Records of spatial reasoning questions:
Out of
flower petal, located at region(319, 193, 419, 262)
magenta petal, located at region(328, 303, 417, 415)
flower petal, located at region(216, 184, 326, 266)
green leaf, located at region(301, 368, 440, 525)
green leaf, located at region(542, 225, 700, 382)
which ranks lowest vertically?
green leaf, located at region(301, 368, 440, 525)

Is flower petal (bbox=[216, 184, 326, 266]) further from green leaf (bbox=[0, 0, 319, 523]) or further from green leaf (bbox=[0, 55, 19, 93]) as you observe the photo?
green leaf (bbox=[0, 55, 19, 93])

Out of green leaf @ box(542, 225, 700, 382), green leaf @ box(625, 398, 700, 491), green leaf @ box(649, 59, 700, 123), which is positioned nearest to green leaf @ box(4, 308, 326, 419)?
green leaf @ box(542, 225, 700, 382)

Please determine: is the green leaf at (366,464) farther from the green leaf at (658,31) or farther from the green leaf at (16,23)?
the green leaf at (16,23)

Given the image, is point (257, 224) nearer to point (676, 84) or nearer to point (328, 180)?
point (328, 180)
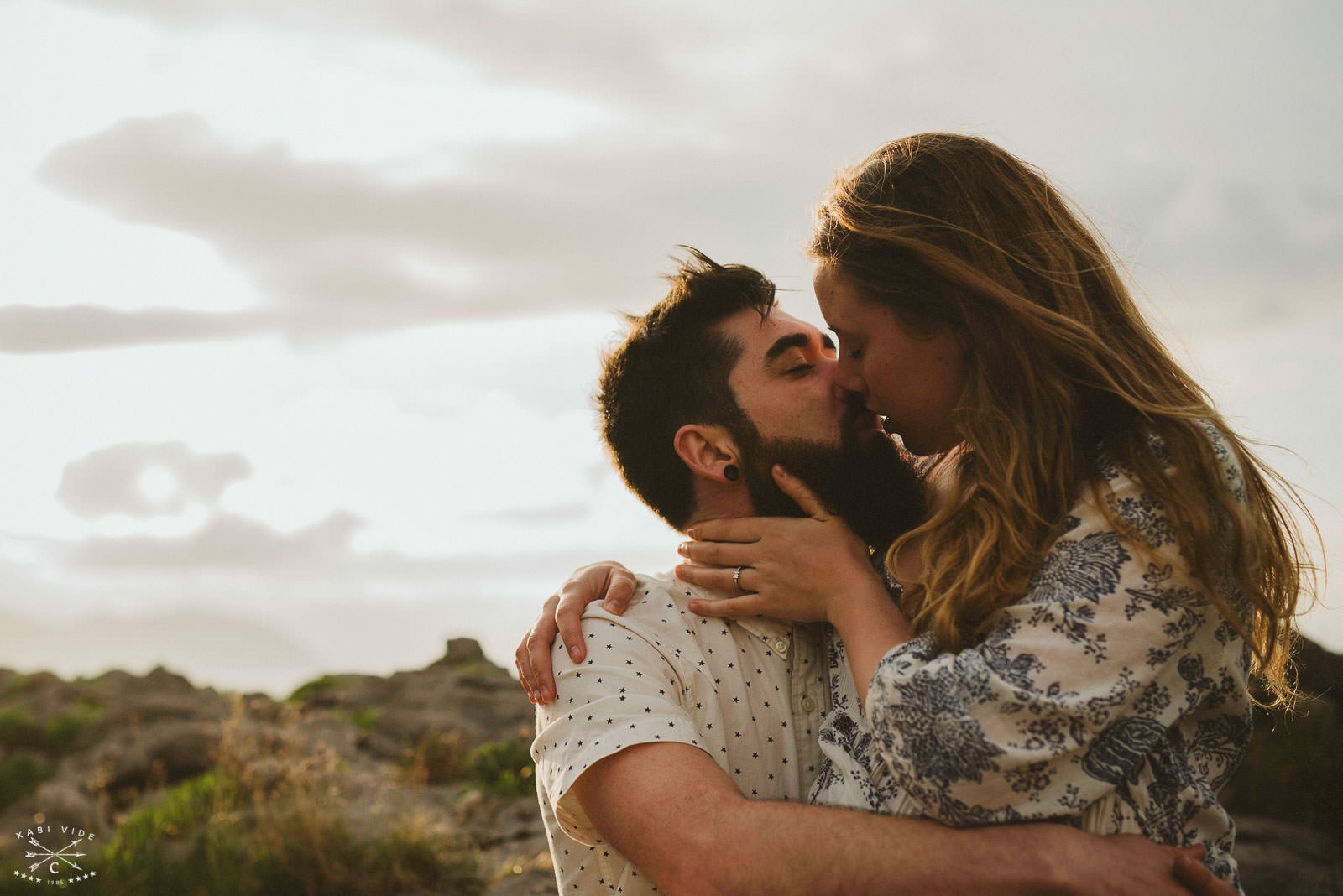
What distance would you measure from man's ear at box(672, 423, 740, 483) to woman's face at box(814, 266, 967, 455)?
1.53 ft

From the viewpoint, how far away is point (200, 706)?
10.6 metres

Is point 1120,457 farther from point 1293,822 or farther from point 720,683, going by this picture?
point 1293,822

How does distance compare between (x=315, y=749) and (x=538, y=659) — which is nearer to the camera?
(x=538, y=659)

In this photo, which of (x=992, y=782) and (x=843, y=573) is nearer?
(x=992, y=782)

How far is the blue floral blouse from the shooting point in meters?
2.01

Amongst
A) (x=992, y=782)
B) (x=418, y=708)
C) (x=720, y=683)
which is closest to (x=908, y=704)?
(x=992, y=782)

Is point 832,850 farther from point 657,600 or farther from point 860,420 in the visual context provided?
point 860,420

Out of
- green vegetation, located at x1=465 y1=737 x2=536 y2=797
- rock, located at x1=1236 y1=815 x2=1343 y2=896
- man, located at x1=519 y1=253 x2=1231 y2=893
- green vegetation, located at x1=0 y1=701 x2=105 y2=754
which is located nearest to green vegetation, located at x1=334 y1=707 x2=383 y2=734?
green vegetation, located at x1=465 y1=737 x2=536 y2=797

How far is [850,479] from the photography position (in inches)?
123

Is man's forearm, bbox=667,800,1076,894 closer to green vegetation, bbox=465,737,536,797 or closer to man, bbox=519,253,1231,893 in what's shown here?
man, bbox=519,253,1231,893

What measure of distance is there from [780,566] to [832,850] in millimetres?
817

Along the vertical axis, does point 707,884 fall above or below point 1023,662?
below

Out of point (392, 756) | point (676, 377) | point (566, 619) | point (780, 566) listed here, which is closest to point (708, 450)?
point (676, 377)

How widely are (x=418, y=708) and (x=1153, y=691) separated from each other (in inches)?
386
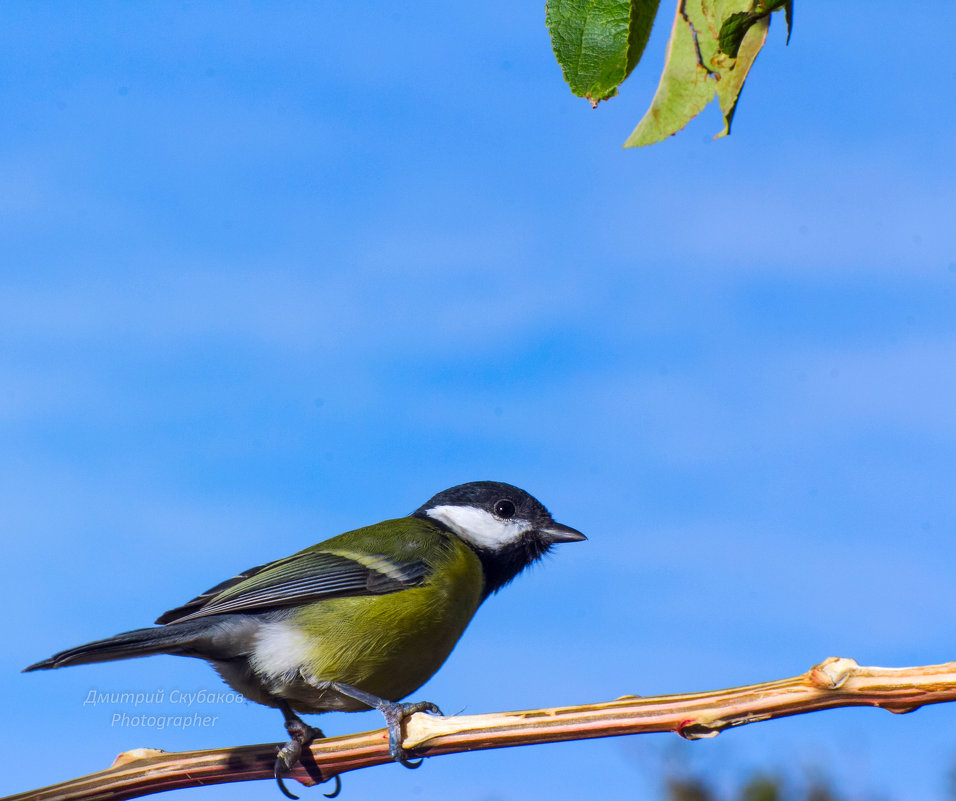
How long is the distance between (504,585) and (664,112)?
13.0 feet

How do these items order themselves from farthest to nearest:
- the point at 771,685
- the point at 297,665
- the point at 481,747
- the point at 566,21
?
the point at 297,665, the point at 481,747, the point at 771,685, the point at 566,21

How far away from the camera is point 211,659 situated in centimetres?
388

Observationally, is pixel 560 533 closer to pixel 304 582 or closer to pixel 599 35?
pixel 304 582

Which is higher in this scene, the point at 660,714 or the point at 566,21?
the point at 566,21

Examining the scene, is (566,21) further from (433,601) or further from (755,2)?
(433,601)

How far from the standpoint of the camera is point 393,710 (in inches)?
136

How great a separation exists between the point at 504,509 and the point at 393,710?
1801 mm

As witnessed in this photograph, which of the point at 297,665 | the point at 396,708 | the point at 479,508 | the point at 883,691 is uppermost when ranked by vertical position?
the point at 479,508

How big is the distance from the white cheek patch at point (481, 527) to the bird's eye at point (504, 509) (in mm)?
36

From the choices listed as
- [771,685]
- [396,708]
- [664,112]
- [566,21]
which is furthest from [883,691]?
[396,708]

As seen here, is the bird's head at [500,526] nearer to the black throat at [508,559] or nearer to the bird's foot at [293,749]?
the black throat at [508,559]

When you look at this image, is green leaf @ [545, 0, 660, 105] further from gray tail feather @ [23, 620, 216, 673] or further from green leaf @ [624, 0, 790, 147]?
gray tail feather @ [23, 620, 216, 673]

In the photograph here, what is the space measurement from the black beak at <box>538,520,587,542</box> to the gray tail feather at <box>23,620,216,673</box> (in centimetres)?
Answer: 187

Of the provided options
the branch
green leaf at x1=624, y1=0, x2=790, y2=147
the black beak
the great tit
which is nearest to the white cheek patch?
the black beak
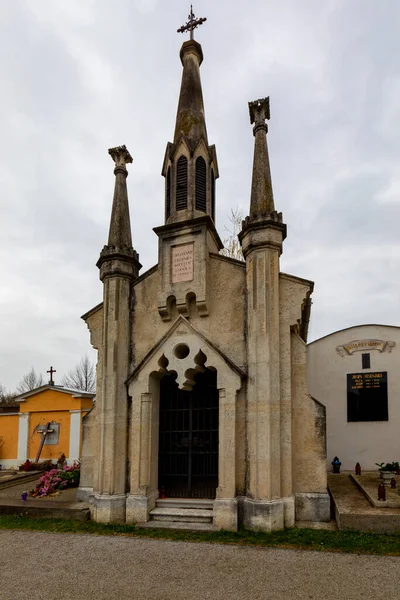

▶ THE REQUEST: Find each line in the rows above that contains the word "great", and copy every such line in full.

▶ ANSWER TO THIS PROBLEM:
How great a separation exists between the point at 504,509 and the point at 393,710?
the great tit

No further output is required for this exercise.